Sepp Blatter re-elected FIFA president

The 79-year-old will serve a fifth term as president of the game’s world governing body which will take his reign over FIFA to a total of 21 years.

Sepp Blatter has been re-elected as president of FIFA after challenger Prince Ali Bin Al Hussein of Jordan withdrew from consideration.

Prince Ali conceded defeat after the first round of voting, when Blatter initially failed to earn the necessary 140 votes for a two-thirds majority. The first round of voting was 133 for Blatter and 73 for Prince Ali.

“I like you, I like my job,” Blatter said during his victory speech in front of cheering voters. “I am not perfect, nobody is perfect, but we will do a good job together I am sure.”

Blatter was unanimously elected to his fourth term four years ago, but Friday’s election was made more interesting after FIFA was hit with its worst scandal in its 111-year history earlier in the week.

Prince Ali had promised to change FIFA’s tainted image, but voters ultimately decided to keep Blatter as the organization’s president. Before the second round of voting, Prince Ali stood on stage and conceded defeat.

“I want to thank all of you who were brave enough to support me,”

he said.

“It’s been a wonderful journey in terms of knowing you, working with you.”

The result came at the end of a day that had been interrupted by a protest and an anonymous security threat at the Hallenstadion.

Delegates at the 65th FIFA Congress in Zurich opted for Blatter despite the widespread controversy which engulfed the event this week.

Seven FIFA officials, including FIFA vice president Jeffrey Webb, were arrested at dawn by Swiss authorities on request of the U.S. Justice Department on Wednesday and are facing extradition to the United States on money laundering, racketeering and wire fraud charges.

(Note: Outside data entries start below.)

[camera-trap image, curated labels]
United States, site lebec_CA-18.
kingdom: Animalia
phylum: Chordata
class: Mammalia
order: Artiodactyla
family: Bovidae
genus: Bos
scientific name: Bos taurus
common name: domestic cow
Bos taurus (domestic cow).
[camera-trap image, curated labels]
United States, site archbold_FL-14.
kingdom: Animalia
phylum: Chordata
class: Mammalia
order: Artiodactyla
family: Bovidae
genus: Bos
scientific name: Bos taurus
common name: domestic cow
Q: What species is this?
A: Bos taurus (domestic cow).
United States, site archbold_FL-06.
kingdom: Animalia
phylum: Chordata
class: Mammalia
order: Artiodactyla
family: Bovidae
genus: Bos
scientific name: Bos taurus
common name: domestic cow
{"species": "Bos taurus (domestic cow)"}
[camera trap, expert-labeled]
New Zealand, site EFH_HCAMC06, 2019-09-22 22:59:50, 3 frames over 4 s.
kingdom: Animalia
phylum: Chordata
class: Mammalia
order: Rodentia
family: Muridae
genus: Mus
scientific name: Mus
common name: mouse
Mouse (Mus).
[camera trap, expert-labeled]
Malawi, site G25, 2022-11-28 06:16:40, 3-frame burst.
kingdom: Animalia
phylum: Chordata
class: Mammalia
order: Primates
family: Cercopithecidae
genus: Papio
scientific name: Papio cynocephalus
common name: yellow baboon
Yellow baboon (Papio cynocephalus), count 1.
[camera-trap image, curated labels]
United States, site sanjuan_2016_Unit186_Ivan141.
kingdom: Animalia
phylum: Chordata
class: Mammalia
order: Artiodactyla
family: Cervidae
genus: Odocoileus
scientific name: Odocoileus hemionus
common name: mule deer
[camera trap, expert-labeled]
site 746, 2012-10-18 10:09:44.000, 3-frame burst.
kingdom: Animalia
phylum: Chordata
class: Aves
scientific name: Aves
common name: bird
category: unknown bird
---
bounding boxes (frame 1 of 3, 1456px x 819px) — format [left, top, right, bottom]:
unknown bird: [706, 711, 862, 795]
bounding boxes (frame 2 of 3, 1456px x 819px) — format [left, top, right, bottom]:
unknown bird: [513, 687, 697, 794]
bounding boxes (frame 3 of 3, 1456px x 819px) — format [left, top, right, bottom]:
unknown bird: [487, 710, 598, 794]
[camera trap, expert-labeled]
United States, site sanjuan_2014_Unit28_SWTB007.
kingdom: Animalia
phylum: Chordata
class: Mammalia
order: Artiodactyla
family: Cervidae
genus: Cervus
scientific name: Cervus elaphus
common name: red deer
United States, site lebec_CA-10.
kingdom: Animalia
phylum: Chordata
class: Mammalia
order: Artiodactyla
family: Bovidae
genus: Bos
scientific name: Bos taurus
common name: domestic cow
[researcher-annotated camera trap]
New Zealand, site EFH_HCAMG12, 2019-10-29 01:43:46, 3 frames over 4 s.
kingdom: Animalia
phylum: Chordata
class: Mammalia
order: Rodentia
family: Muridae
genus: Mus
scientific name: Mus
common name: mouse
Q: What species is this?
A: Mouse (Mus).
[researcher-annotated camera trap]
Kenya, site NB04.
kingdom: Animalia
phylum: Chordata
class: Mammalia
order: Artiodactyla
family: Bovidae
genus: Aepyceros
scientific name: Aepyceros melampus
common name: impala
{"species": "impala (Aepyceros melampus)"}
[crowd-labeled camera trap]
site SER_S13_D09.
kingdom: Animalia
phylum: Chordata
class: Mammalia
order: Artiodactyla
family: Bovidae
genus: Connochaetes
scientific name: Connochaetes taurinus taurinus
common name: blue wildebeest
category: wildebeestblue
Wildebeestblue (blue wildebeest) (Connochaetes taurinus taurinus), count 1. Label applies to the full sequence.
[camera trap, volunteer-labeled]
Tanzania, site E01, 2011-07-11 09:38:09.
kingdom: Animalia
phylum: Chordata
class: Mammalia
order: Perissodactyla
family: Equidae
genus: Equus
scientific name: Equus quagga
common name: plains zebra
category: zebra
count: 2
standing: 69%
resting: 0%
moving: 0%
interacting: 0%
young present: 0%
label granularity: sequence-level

In all, 11 individuals were also banned from FIFA activities for their alleged part in the corruption scandals.

The Swiss Office of the Attorney General also announced its own investigation into the awarding of the Russian and Qatari World Cups against persons unknown on charges of “criminal mismanagement and money laundering” with FIFA’s plush headquarters being raided in the process.

IRS chief of criminal investigation Richard Webber has described the events as “a World Cup of fraud” and American investigations are set to continue.

Despite the arrests and alleged graft which has taken place on his watch, Blatter had earlier insisted that only a “tiny minority” of officials at FIFA were corruptible and has reiterated his belief all week that he remained the man to lead FIFA out of its current storm.

UEFA president Michel Platini tried in vain this week to persuade Blatter to step aside as president in order to usher in a new era at FIFA and also confirmed UEFA’s votes would largely go to the challenger Prince Ali. However, the Jordanian royal was unable to garner the necessary votes to topple Blatter, who can now settle in for four more years at FIFA HQ, where he will serve as president until the age of 83.

U.S. Soccer president Sunil Gulati announced late Thursday that his federation would vote against Blatter. U.S. Soccer was not the only CONCACAF nation that believed Prince Ali was the better alternative to Blatter, with Canadian Soccer Association president Victor Montagliani also announcing Canada would vote for Prince Ali.